• **Task requirements**
Once you reach the line that holds "YENİ YÜZYIL PARTİSİ’NDEN" in the listing below, output it and every line after it through the line that holds "Kristijano Ronaldo propustio", word for word.

• **Dataset extract**
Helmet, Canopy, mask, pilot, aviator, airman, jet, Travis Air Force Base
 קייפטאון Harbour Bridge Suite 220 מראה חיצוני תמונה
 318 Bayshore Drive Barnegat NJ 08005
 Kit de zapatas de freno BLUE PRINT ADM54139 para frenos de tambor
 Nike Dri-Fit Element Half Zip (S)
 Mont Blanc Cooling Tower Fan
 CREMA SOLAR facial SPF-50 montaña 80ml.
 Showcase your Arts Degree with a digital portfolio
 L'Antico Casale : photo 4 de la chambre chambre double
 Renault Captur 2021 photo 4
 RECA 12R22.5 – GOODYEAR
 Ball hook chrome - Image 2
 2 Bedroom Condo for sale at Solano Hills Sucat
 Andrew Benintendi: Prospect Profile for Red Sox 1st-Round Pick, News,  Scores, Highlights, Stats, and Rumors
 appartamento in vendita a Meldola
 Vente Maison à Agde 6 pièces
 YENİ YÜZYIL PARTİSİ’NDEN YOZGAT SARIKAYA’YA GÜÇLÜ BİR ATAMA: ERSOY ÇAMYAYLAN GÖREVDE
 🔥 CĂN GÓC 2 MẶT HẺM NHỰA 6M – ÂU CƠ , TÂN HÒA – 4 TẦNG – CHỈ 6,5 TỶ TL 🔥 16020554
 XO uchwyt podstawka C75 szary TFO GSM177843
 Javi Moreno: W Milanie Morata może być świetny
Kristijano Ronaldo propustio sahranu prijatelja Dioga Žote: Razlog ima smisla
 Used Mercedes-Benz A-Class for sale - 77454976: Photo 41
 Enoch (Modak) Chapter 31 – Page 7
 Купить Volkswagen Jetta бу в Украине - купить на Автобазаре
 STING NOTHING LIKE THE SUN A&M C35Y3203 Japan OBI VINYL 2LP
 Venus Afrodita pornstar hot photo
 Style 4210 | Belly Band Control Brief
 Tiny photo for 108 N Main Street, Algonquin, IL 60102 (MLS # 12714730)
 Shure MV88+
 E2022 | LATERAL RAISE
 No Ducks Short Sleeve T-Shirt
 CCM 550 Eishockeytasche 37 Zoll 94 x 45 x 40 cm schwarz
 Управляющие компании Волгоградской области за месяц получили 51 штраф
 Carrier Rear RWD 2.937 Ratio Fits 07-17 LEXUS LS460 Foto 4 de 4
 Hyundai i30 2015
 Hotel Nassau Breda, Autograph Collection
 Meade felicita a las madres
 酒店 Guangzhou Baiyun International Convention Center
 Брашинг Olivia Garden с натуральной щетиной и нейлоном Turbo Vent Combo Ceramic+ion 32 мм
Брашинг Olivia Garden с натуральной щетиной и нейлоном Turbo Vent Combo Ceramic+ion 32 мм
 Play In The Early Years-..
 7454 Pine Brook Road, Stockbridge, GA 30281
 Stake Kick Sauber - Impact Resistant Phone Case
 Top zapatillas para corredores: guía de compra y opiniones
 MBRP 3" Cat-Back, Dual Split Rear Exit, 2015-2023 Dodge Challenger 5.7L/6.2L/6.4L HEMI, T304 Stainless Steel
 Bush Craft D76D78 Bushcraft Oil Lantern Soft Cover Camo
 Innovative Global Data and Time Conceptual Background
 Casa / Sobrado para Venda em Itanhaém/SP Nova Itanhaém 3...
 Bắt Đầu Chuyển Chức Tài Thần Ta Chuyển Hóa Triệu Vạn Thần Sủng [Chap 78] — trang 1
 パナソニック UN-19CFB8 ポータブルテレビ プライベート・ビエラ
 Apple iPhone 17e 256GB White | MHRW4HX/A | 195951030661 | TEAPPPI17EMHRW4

• **Answer space**
 YENİ YÜZYIL PARTİSİ’NDEN YOZGAT SARIKAYA’YA GÜÇLÜ BİR ATAMA: ERSOY ÇAMYAYLAN GÖREVDE
 🔥 CĂN GÓC 2 MẶT HẺM NHỰA 6M – ÂU CƠ , TÂN HÒA – 4 TẦNG – CHỈ 6,5 TỶ TL 🔥 16020554
 XO uchwyt podstawka C75 szary TFO GSM177843
 Javi Moreno: W Milanie Morata może być świetny
Kristijano Ronaldo propustio sahranu prijatelja Dioga Žote: Razlog ima smisla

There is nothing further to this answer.